Settlement Claims Process Completed in Final Settlement of Federal Portion Of Corrections Corporation of America Stockholder Litigation

January 2, 2002
NASHVILLE, Tenn., Jan 2, 2002 /PRNewswire via COMTEX/ --

Settlement Claims Process for State Portion Expected to Be Completed In First or Second Quarter of 2002

Corrections Corporation of America (NYSE: CXW) announced today that the settlement claims process has been completed in connection with the final settlement of previously outstanding stockholder litigation brought in federal court against the Company and certain of its current and former directors and executive officers. The settlement claims process for the settlement of the remaining state court litigation is currently expected to be completed during the first or second quarter of 2002.
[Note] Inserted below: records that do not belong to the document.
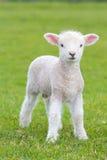 跳跃在一个草甸的小逗人喜爱的羊羔在农场 库存图片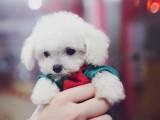 潮州犬舍直销纯种健康可爱的泰迪幼犬 终身售后保障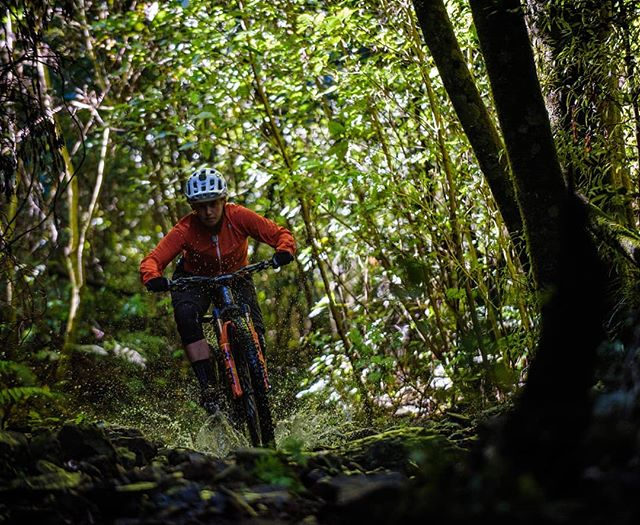 @bex_baraona and I went and explored supplejack after the rain last weekend. I had planned to shoot the rock garden  section with water running through it but it has changed so much with the rain that it was too sketchy to ride properly and we gave up and went somewhere else. I got this before we moved on though.  #nelsonnz #nelsonmtb #bikes #mountainbike #mountains #newzealand #sharlands #lifebehindbars #sicktrail #gooutside #optoutside #wetandwild #girlswhoshred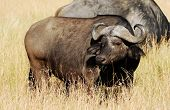 stock photo of cape buffalo  - Cape buffalo  - JPG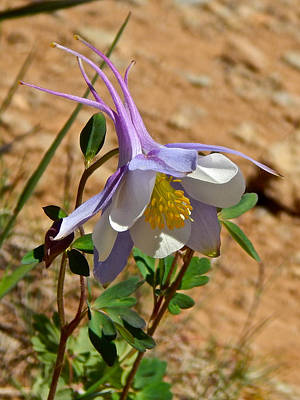 Photograph - Colorado Columbine 2 by Dan Miller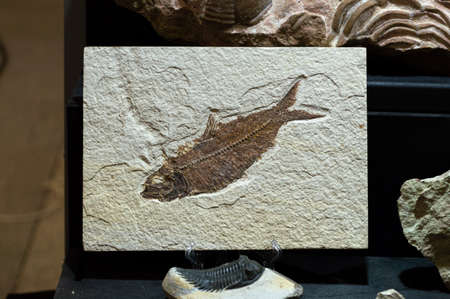 fossilized remains of fossilized fish. High quality photo Фото со стока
As a result of the completion of the claims process in the federal stockholder litigation settlement, the Company has issued approximately 2.79 million shares of its common stock to the eligible claimants under the terms of the settlement. The Company's transfer agent and registrar, American Stock Transfer & Trust Company, has commenced the distribution of the shares of common stock, and it is anticipated that certificates representing the shares will be delivered to the claimants over the course of the next several weeks. In addition, pursuant to the terms of the settlement, the Company has issued a $26.1 million subordinated promissory note payable to the eligible claimants in the event the Company's common stock does not achieve certain trading prices prior to the maturity of the note on January 2, 2009. According to the settlement claims administrator, Gilardi & Co. LLC, approximately $27 million in cash insurance proceeds will also be distributed to the eligible claimants early in the first quarter of 2002 as part of the settlement.
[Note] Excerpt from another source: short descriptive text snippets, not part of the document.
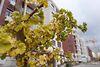 Продажа трехкомнатной квартиры в Одессе, район Совиньон фото 2
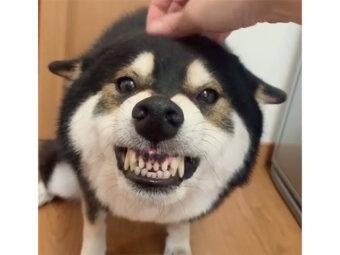 柴犬,ガルガル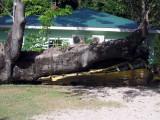 Tree Crushed School Bus During Hurricane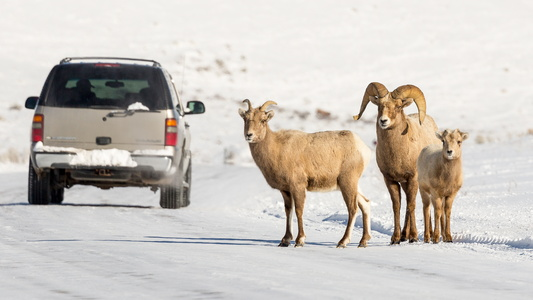 Bighorn Family #6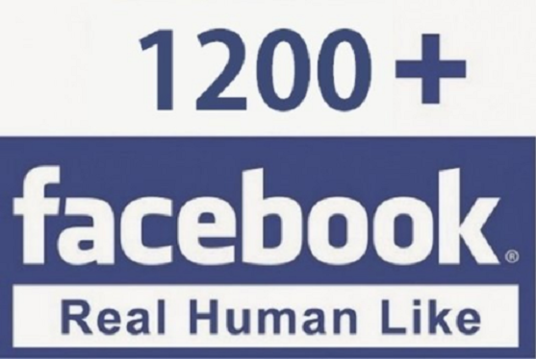 I will Add 1200 Plus Real  Facebook Likes
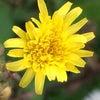 花あそび 0110の画像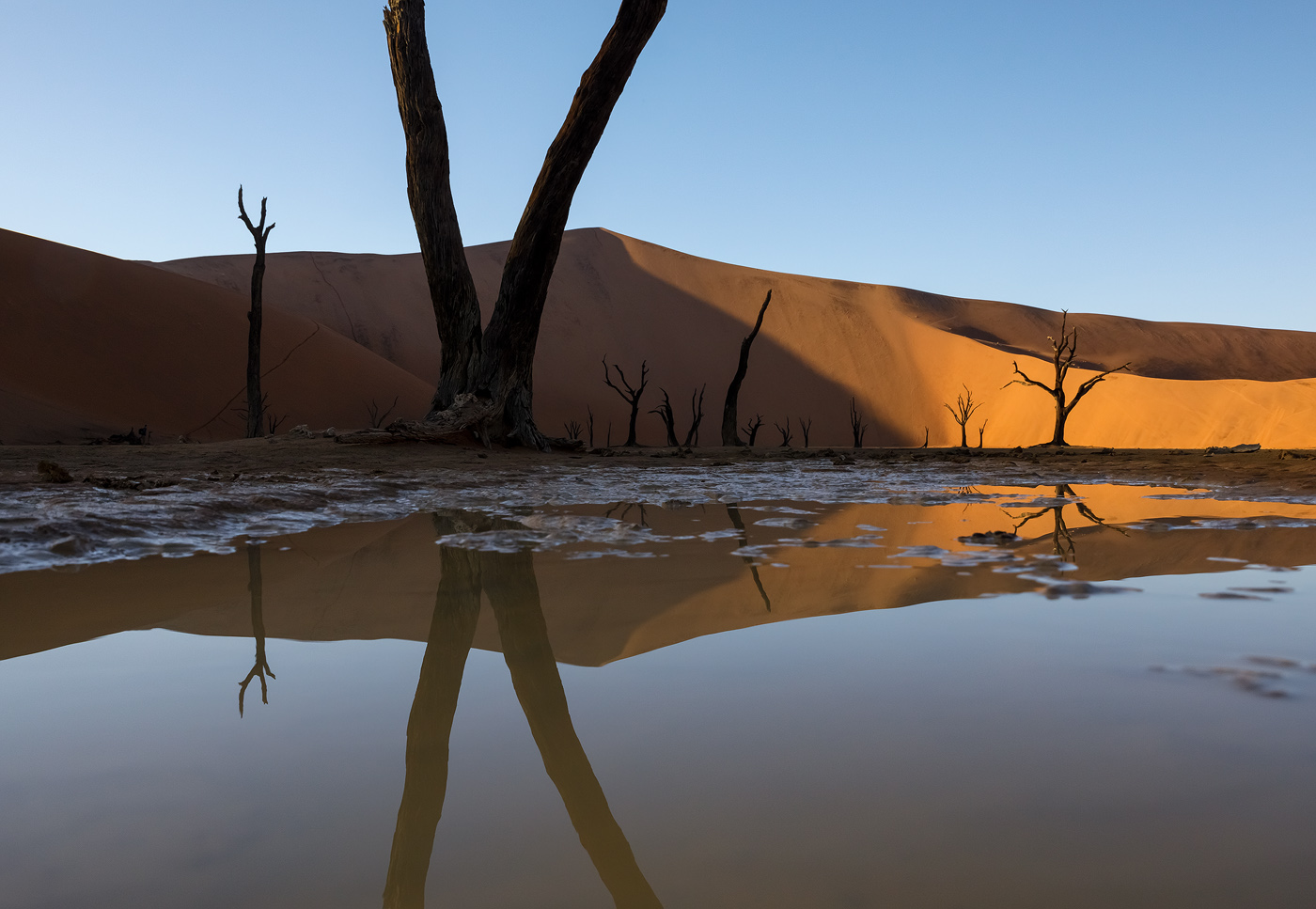 The dead camel thorn trees of Deadvlei reflecting in rainwater. The puddle was actually tiny, and to get the image to look like this I had to shoot at water level, getting mud all over the bottom of my camera.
Upon the completion of the settlement claims process in the state stockholder litigation, it is anticipated that the Company will issue approximately 310,000 additional shares of common stock to the eligible state class claimants. The Company will also issue a $2.9 million subordinated promissory note payable to the eligible claimants similar to the note issued in the federal settlement. Approximately $3.1 million in cash insurance proceeds will also be distributed to the eligible state class claimants.
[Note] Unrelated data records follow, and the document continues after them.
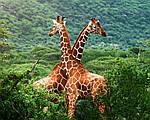 """Экскурсионный тур в ЮАР """"Великое африканское путешествие"""" на 10 дней / 9 ночей, фото 4"""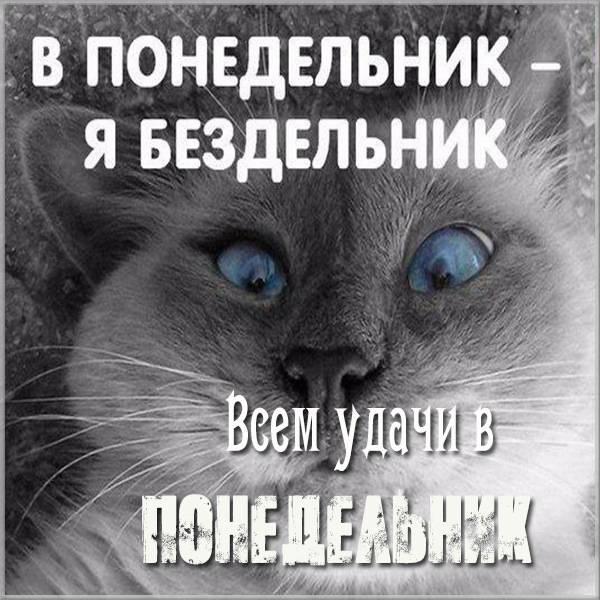 Смешная картинка удачного понедельника - скачать бесплатно на otkrytkivsem.ru
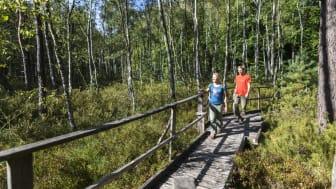 Wandern in Brandenburg ist Natur pur - in einem Nationalpark, drei Biosphärenreservaten und elf Naturparks. Foto: TMB-Fotoarchiv/Wolfgang Ehn.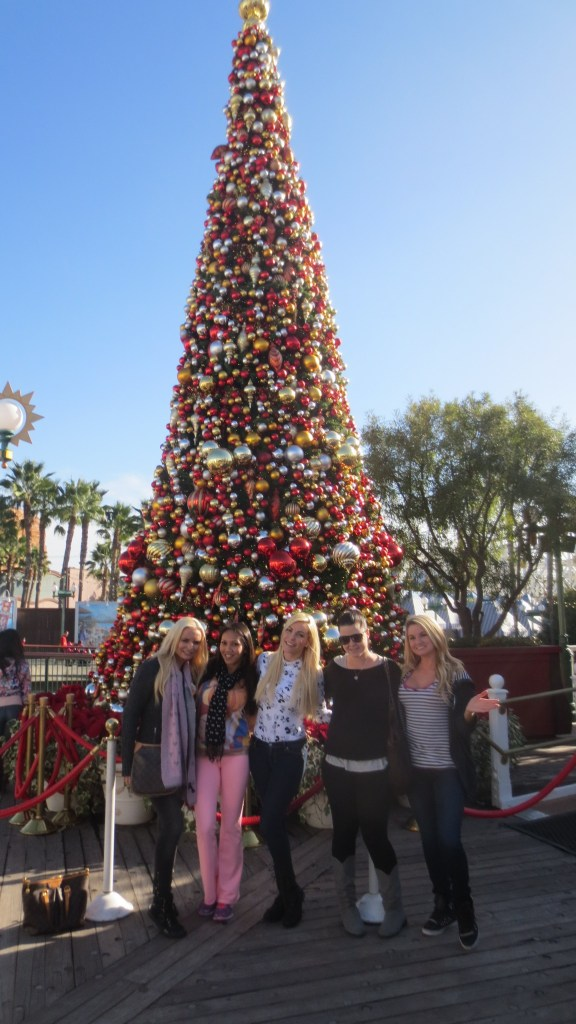 #20 Christmas at Disneyland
As previously disclosed by the Company, during the first quarter of 2001 the Company obtained final court approval of the settlement of a series of consolidated federal and state class action and derivative stockholder lawsuits. The final terms of the settlement agreements provided for the "global" settlement of all such outstanding stockholder litigation against the Company. Pursuant to the terms of the settlements, the Company agreed to issue or pay to the plaintiffs (and their respective legal counsel) in the actions: (i) an aggregate of approximately 4.7 million shares of the Company's common stock (on a post-reverse stock split basis); (ii) an aggregate $29 million subordinated promissory note; and (iii) approximately $47 million in cash payable solely from the proceeds of certain insurance policies. The Company has previously paid approximately $17.1 million of the insurance proceeds and issued approximately 1.6 million shares under the terms of the settlement to plaintiffs' counsel in the federal and state actions.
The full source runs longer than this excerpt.